» **WHAT YOU WILL DO**
Return word for word the lines of the records starting at the one that contains "Of these subjects, green" and ending at the final line of the records, with both of those lines included.

---------- AVAILABLE RECORDS ----------

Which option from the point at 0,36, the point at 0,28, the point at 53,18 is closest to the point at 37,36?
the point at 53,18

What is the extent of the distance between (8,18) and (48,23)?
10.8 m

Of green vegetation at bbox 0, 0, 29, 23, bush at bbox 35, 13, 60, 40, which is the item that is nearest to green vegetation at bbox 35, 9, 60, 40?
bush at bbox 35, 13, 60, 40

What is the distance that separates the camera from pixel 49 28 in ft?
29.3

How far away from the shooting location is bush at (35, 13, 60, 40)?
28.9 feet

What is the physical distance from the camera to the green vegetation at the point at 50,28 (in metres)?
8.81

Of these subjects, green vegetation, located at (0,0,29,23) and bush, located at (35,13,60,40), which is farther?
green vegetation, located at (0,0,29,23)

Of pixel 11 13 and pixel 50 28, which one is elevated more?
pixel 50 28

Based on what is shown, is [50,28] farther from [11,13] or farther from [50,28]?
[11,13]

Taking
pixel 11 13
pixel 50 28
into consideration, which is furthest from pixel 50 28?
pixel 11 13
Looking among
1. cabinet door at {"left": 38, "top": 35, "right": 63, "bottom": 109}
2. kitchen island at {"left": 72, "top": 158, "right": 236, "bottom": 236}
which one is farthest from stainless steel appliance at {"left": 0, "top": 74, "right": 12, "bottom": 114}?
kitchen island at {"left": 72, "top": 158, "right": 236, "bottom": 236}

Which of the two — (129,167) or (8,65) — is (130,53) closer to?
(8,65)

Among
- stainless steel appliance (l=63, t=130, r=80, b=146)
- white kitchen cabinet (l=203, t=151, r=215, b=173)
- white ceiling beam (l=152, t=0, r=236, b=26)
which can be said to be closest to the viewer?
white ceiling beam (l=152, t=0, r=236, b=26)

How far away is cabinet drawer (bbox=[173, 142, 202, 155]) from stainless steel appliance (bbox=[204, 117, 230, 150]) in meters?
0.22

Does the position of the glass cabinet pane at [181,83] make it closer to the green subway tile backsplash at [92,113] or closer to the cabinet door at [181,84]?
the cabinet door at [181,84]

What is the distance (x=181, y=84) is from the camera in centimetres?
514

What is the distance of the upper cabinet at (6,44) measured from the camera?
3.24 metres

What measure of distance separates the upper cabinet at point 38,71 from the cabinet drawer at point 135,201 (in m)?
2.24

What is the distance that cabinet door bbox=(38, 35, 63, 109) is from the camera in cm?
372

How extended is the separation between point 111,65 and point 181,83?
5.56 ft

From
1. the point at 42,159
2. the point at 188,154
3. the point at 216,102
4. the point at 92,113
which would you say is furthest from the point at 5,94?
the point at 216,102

----------

» **OUTPUT FOR THIS EXERCISE**
Of these subjects, green vegetation, located at (0,0,29,23) and bush, located at (35,13,60,40), which is farther?
green vegetation, located at (0,0,29,23)

Of pixel 11 13 and pixel 50 28, which one is elevated more?
pixel 50 28

Based on what is shown, is [50,28] farther from [11,13] or farther from [50,28]?
[11,13]

Taking
pixel 11 13
pixel 50 28
into consideration, which is furthest from pixel 50 28?
pixel 11 13
Looking among
1. cabinet door at {"left": 38, "top": 35, "right": 63, "bottom": 109}
2. kitchen island at {"left": 72, "top": 158, "right": 236, "bottom": 236}
which one is farthest from stainless steel appliance at {"left": 0, "top": 74, "right": 12, "bottom": 114}?
kitchen island at {"left": 72, "top": 158, "right": 236, "bottom": 236}

Which of the two — (129,167) or (8,65) — is (130,53) closer to?
(8,65)

Among
- stainless steel appliance (l=63, t=130, r=80, b=146)
- white kitchen cabinet (l=203, t=151, r=215, b=173)
- white ceiling beam (l=152, t=0, r=236, b=26)
which can be said to be closest to the viewer?
white ceiling beam (l=152, t=0, r=236, b=26)

How far away is cabinet drawer (bbox=[173, 142, 202, 155]) from stainless steel appliance (bbox=[204, 117, 230, 150]) in meters?
0.22

Does the position of the glass cabinet pane at [181,83] make it closer to the green subway tile backsplash at [92,113] or closer to the cabinet door at [181,84]?
the cabinet door at [181,84]

What is the distance (x=181, y=84) is from the camera in centimetres?
514

What is the distance of the upper cabinet at (6,44) measured from the camera?
3.24 metres

What measure of distance separates the upper cabinet at point 38,71 from the cabinet drawer at point 135,201 (in m)?
2.24

What is the distance that cabinet door bbox=(38, 35, 63, 109) is from the camera in cm?
372

How extended is the separation between point 111,65 and point 181,83?
5.56 ft

From
1. the point at 42,159
2. the point at 188,154
3. the point at 216,102
4. the point at 92,113
which would you say is furthest from the point at 5,94?
the point at 216,102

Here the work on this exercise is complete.